- Born: 20 January 1875 Rowland Flat, South Australia
- Died: 10 October 1932 (aged 57) New York City
- Resting place: Mount Hope Cemetery, New York
- Education: University of Adelaide University of Cambridge
- Scientific career
- Fields: Nuclear physics
- Workplaces: Cavendish Laboratory Union College
- Doctoral advisor: William Henry Bragg

= Richard Kleeman =

Australian nuclear physicist

Richard Daniel Kleeman (20 January 1875 – 10 October 1932) was an Australian physicist. With William Henry Bragg he discovered that the alpha particles emitted from particular radioactive substances always had the same energy, providing a new way of identifying and classifying them.

==Biography==
Richard Daniel Kleeman was born in Rowland Flat, South Australia, on 20 January 1875, the oldest of the nine children of a farmer, Christoph Daniel Kleemann, and his wife Johanna Elenore Munchenberg. He left school to work on the family farm when he was 13 years old. He 1893, he became an apprentice cooper at Yalumba. After completing his apprenticeship, he worked as a cooper at the Château Tanunda Winery until 1901.
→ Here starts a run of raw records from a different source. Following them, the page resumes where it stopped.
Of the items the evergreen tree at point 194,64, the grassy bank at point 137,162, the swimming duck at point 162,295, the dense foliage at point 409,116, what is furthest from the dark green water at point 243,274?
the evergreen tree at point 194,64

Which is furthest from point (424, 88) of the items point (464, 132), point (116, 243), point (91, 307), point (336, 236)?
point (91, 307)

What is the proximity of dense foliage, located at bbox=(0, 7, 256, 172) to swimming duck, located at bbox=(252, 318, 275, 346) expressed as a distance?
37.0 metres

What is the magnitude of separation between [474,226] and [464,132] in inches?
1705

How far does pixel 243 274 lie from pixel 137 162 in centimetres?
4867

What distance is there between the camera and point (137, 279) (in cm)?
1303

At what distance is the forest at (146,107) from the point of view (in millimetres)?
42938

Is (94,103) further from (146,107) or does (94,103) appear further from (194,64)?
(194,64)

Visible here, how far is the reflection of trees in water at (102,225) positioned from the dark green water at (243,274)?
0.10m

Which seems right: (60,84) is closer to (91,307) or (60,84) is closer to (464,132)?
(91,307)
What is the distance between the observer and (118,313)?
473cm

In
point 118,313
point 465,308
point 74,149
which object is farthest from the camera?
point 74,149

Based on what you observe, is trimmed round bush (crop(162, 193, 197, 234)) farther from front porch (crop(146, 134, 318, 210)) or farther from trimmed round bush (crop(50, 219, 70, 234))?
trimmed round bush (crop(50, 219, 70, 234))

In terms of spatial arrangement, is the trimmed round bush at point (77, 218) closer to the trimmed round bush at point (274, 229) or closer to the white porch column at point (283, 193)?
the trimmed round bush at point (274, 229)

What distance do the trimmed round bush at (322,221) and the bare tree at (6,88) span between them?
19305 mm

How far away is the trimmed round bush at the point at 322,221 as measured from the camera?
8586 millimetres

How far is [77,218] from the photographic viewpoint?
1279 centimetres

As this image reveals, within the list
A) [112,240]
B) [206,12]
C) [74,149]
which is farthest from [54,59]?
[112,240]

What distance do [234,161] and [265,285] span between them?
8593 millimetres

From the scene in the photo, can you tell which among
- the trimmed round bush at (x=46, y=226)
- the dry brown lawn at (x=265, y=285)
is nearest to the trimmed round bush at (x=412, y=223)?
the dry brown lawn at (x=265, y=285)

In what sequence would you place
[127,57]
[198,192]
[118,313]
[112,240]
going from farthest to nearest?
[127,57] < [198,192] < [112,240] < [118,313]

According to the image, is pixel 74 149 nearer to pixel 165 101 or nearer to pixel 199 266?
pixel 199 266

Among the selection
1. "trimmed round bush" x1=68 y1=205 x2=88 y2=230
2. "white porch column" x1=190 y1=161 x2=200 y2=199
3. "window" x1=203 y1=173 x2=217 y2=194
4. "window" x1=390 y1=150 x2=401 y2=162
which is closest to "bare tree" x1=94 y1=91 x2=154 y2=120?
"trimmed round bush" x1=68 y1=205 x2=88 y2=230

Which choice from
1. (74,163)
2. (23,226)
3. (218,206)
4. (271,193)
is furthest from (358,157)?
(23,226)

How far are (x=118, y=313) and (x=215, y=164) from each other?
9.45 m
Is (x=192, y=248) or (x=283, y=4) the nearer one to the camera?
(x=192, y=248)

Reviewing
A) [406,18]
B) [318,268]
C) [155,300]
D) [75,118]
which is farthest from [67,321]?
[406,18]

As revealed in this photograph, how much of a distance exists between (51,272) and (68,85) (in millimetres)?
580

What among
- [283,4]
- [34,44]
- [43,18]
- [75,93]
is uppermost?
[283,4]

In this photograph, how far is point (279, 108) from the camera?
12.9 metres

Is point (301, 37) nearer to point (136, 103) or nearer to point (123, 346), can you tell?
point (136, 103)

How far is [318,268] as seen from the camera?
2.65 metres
Kleeman studied physics privately, and began sending papers to William Henry Bragg, the professor of mathematics and physics at the University of Adelaide. Bragg was sufficiently impressed to arrange for Kleeman to be admitted to the university. Kleeman was awarded his BSc degree with first class honours in physics in 1905. He then worked at the university as lecturer and demonstrator, and as an assistant to Bragg in his studies of radioactivity, then a new area of research. He published five papers with Bragg on radioactivity.

They discovered that alpha particles emitted from particular radioactive substances always had the same energy. This provided a new way of identifying and classifying radioactive substances, and ultimately yielded important clues about the structure of atoms. Bragg mailed copies of their results to Frederick Soddy, who arranged for their publication in Philosophical Magazine.

In 1908, the university awarded Kleeman his DSc degree. The following year he received a Mackinnon Research studentship from the Royal Society that allowed him to travel to the UK as a researcher at the Cavendish Laboratory at the University of Cambridge. He subsequently received a Clark Maxwell scholarship. He was able to renew his collaboration with Bragg, who was now the professor of physics at the University of Leeds, writing papers on radioactivity and gases.

While at the Cavendish Laboratory, Kleeman unsuccessfully applied for various academic appointments, and was particularly disappointed at being passed over for the inaugural professorship of mathematics and physics at the University of Western Australia. When he returned to Adelaide for a holiday in 1911, he courted Bertha Pauline Martin, and they were married at the parish church in Woburn Square in London on 11 July 1912. They had two children, one of whom died in childhood.

Kleeman's German background made securing an academic position in Australia or the UK more problematic after the outbreak of the First World War in August 1914, and in November he became an assistant professor at Union College in Schenectady, New York. He became an associate professor there in 1920. He was also a consulting physicist at General Electric from 1919 to 1927. He worked on a book, A Kinetic Theory of Gases and Liquids, which was published in 1920. In 1927, he left Union College to become an independent researcher, and studied the behaviour of substances at the absolute zero temperature.

Kleeman died from pneumonia at the NewYork–Presbyterian Hospital on 10 October 1932, and was buried in Mount Hope cemetery in New York.